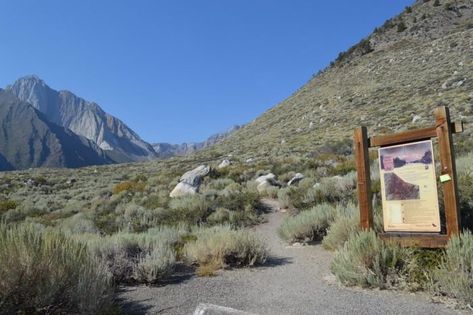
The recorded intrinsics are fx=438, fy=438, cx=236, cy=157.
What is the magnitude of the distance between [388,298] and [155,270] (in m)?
3.26

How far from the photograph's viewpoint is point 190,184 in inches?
741

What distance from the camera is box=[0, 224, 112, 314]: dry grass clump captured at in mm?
4473

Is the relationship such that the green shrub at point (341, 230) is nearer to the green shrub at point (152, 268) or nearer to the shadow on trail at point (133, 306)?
the green shrub at point (152, 268)

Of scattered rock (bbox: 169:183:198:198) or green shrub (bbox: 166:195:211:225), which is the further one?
scattered rock (bbox: 169:183:198:198)

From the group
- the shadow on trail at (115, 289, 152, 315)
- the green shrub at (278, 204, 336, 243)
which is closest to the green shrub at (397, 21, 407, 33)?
the green shrub at (278, 204, 336, 243)

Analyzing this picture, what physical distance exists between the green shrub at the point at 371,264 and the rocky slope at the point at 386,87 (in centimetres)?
1924

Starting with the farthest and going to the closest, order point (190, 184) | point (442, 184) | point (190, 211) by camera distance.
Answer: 1. point (190, 184)
2. point (190, 211)
3. point (442, 184)

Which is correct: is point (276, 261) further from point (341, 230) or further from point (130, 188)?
point (130, 188)

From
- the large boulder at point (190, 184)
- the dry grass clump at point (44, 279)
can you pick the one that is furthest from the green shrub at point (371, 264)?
the large boulder at point (190, 184)

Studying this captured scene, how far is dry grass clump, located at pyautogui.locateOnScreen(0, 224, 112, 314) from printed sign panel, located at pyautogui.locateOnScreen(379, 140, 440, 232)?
13.2ft

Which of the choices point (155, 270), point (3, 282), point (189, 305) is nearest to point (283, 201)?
point (155, 270)

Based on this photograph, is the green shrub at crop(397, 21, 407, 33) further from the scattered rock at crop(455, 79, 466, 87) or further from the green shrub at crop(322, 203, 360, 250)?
the green shrub at crop(322, 203, 360, 250)

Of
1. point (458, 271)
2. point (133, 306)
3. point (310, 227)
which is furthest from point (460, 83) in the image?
point (133, 306)

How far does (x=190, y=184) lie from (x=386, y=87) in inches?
1129
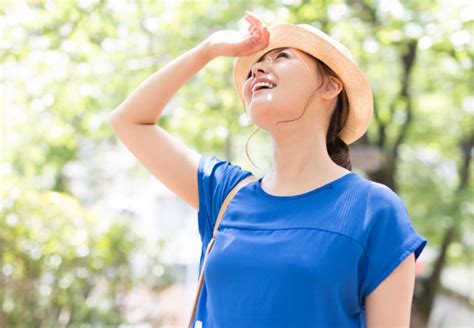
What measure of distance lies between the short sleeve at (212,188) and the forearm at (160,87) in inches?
8.0

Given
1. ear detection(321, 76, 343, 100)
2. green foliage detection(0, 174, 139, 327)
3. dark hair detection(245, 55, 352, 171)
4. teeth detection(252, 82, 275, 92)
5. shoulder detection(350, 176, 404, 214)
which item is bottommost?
green foliage detection(0, 174, 139, 327)

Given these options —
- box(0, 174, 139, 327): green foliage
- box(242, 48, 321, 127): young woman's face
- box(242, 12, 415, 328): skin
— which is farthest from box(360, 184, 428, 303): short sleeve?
box(0, 174, 139, 327): green foliage

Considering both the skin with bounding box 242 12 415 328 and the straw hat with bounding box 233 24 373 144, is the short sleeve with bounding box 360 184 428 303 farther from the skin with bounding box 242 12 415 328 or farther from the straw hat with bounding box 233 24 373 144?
the straw hat with bounding box 233 24 373 144

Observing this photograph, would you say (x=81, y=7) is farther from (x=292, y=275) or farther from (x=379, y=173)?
(x=292, y=275)

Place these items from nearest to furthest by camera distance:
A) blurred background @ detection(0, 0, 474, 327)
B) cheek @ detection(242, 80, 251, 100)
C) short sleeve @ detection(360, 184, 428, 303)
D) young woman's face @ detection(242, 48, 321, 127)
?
short sleeve @ detection(360, 184, 428, 303) < young woman's face @ detection(242, 48, 321, 127) < cheek @ detection(242, 80, 251, 100) < blurred background @ detection(0, 0, 474, 327)

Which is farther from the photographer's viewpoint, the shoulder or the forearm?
the forearm

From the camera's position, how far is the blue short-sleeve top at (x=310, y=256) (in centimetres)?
160

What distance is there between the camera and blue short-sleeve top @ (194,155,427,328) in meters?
1.60

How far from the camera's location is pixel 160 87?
2.01 meters

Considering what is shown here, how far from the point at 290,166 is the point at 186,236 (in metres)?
11.2

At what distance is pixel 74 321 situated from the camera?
5.89m

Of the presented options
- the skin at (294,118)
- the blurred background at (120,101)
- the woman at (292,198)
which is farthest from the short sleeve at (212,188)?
the blurred background at (120,101)

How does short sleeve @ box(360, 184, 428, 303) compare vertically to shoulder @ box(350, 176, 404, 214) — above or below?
below

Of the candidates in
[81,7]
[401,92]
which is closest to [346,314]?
[81,7]
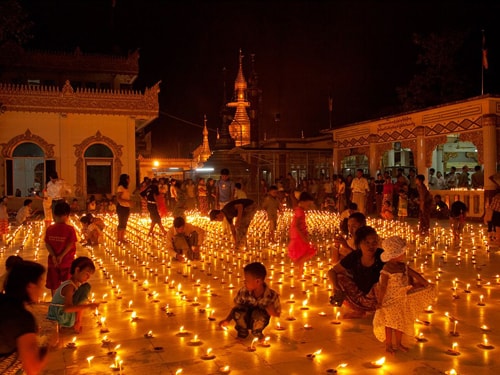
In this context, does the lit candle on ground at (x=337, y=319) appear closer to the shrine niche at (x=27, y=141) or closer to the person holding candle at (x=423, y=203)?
the person holding candle at (x=423, y=203)

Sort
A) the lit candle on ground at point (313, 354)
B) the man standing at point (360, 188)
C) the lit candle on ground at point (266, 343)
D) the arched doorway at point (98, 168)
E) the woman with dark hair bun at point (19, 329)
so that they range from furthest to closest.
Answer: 1. the arched doorway at point (98, 168)
2. the man standing at point (360, 188)
3. the lit candle on ground at point (266, 343)
4. the lit candle on ground at point (313, 354)
5. the woman with dark hair bun at point (19, 329)

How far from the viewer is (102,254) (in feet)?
36.1

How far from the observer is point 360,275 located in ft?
18.0

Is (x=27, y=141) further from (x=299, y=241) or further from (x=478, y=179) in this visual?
(x=299, y=241)

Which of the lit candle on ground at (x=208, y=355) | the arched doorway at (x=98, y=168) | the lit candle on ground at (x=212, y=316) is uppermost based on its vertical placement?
the arched doorway at (x=98, y=168)

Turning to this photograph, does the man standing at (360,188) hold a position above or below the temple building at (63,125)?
below

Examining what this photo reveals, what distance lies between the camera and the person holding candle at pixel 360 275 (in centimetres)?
534


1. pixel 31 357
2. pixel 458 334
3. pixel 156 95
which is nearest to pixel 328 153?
pixel 156 95

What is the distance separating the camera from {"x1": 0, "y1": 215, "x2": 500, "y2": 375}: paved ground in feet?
14.5

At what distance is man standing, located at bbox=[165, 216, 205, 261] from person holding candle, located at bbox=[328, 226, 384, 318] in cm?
454

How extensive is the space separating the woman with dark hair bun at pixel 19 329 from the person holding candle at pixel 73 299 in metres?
1.91

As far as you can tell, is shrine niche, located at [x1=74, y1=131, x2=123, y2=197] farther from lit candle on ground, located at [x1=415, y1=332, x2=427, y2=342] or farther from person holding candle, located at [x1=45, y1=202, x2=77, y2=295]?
lit candle on ground, located at [x1=415, y1=332, x2=427, y2=342]

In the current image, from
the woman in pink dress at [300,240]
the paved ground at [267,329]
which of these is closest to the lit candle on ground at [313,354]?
the paved ground at [267,329]

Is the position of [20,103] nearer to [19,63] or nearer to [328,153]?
[19,63]
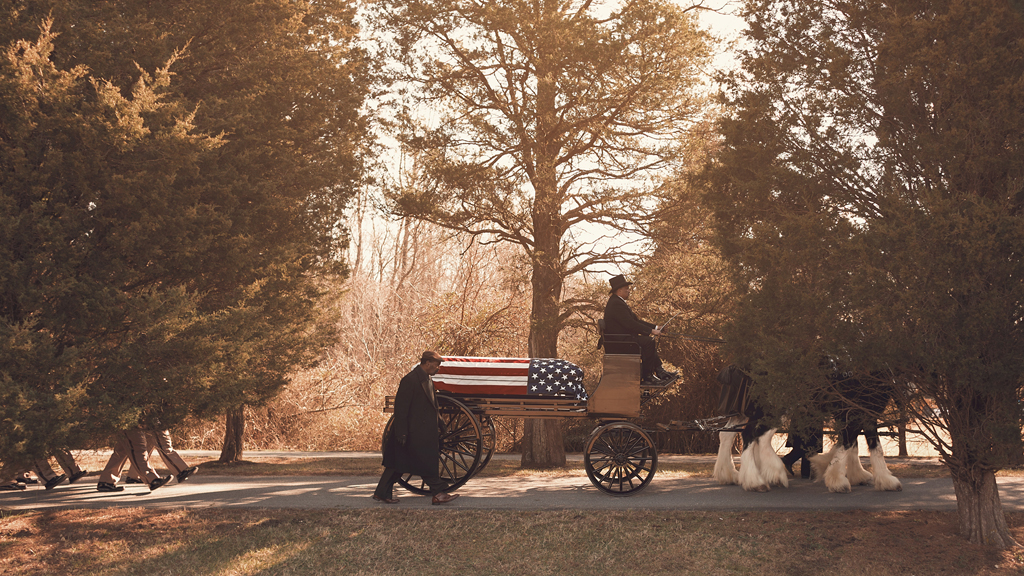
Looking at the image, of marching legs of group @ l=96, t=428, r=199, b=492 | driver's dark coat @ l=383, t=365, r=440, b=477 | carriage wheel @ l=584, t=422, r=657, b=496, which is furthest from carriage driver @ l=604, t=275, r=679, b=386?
marching legs of group @ l=96, t=428, r=199, b=492

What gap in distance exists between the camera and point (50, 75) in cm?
795

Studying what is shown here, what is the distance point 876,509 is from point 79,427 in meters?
8.91

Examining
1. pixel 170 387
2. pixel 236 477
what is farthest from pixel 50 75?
pixel 236 477

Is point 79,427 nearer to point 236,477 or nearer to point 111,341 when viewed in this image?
point 111,341

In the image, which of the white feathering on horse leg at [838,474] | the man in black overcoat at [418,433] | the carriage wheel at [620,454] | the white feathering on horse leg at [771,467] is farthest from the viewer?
the white feathering on horse leg at [771,467]

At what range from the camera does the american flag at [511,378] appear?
9102mm

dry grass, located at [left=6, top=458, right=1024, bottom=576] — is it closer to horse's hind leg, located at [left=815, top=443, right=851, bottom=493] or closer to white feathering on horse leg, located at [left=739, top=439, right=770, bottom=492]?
horse's hind leg, located at [left=815, top=443, right=851, bottom=493]

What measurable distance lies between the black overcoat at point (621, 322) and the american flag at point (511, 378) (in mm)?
690

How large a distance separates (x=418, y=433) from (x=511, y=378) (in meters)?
1.33

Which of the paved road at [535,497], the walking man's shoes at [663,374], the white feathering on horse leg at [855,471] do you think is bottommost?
the paved road at [535,497]

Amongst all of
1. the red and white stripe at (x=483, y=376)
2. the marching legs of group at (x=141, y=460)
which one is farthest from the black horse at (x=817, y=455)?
the marching legs of group at (x=141, y=460)

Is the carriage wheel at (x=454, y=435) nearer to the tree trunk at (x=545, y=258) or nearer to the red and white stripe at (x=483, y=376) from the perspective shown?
the red and white stripe at (x=483, y=376)

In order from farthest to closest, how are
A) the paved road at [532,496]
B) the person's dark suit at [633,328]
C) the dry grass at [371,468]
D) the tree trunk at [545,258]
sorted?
the tree trunk at [545,258]
the dry grass at [371,468]
the person's dark suit at [633,328]
the paved road at [532,496]

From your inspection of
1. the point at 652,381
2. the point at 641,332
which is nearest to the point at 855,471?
the point at 652,381
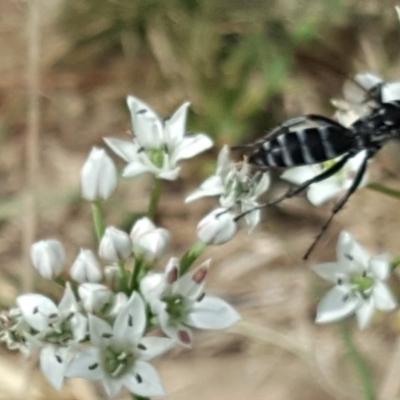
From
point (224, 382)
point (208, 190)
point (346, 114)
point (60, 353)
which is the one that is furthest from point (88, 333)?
point (224, 382)

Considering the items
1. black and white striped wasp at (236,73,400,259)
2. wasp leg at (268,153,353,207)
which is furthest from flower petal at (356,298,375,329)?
wasp leg at (268,153,353,207)

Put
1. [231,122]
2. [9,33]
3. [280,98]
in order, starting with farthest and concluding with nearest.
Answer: [9,33] < [280,98] < [231,122]

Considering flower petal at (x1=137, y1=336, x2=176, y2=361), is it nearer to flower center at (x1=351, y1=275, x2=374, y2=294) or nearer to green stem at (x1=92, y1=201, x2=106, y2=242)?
green stem at (x1=92, y1=201, x2=106, y2=242)

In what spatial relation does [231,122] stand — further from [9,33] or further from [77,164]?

-- TASK REQUIREMENTS --
Put the listing above into a Markdown table with columns headed No. and Text, starting at the line containing "Is the carriage" and ending at the final line of the listing. Number each line in order under No., skip blank lines, and leave the pictures out.

-- ANSWER FOR THE TASK --
| No. | Text |
|---|---|
| 1 | Is the carriage wheel at (x=454, y=435) nearer to the tree trunk at (x=545, y=258) or nearer to the red and white stripe at (x=483, y=376) from the perspective shown? |
| 2 | the red and white stripe at (x=483, y=376) |
| 3 | In order from farthest to closest, how are |
| 4 | A) the paved road at [532,496] |
| 5 | B) the person's dark suit at [633,328] |
| 6 | C) the dry grass at [371,468] |
| 7 | D) the tree trunk at [545,258] |
| 8 | sorted? |
| 9 | the tree trunk at [545,258] |
| 10 | the dry grass at [371,468] |
| 11 | the person's dark suit at [633,328] |
| 12 | the paved road at [532,496] |
| 13 | From your inspection of |
| 14 | 1. the point at 652,381 |
| 15 | 2. the point at 641,332 |
| 16 | which is nearest to the point at 855,471? |
| 17 | the point at 652,381 |
| 18 | From |
| 19 | point (224, 382) |
| 20 | point (208, 190) |
| 21 | point (346, 114) |
| 22 | point (60, 353) |
| 23 | which is the one that is furthest from point (88, 333)? |
| 24 | point (224, 382) |
| 25 | Considering the items |
| 26 | 1. black and white striped wasp at (236,73,400,259) |
| 27 | 2. wasp leg at (268,153,353,207) |
| 28 | which is furthest from flower petal at (356,298,375,329)? |
| 29 | wasp leg at (268,153,353,207) |
| 30 | Put |
| 31 | 1. [231,122] |
| 32 | 2. [9,33] |
| 33 | 3. [280,98] |
| 34 | in order, starting with farthest and concluding with nearest. |
| 35 | Answer: [9,33] < [280,98] < [231,122] |
| 36 | Considering flower petal at (x1=137, y1=336, x2=176, y2=361), is it nearer to flower center at (x1=351, y1=275, x2=374, y2=294) or nearer to green stem at (x1=92, y1=201, x2=106, y2=242)? |
| 37 | green stem at (x1=92, y1=201, x2=106, y2=242) |
| 38 | In what spatial relation does [231,122] stand — further from [9,33] or further from [77,164]? |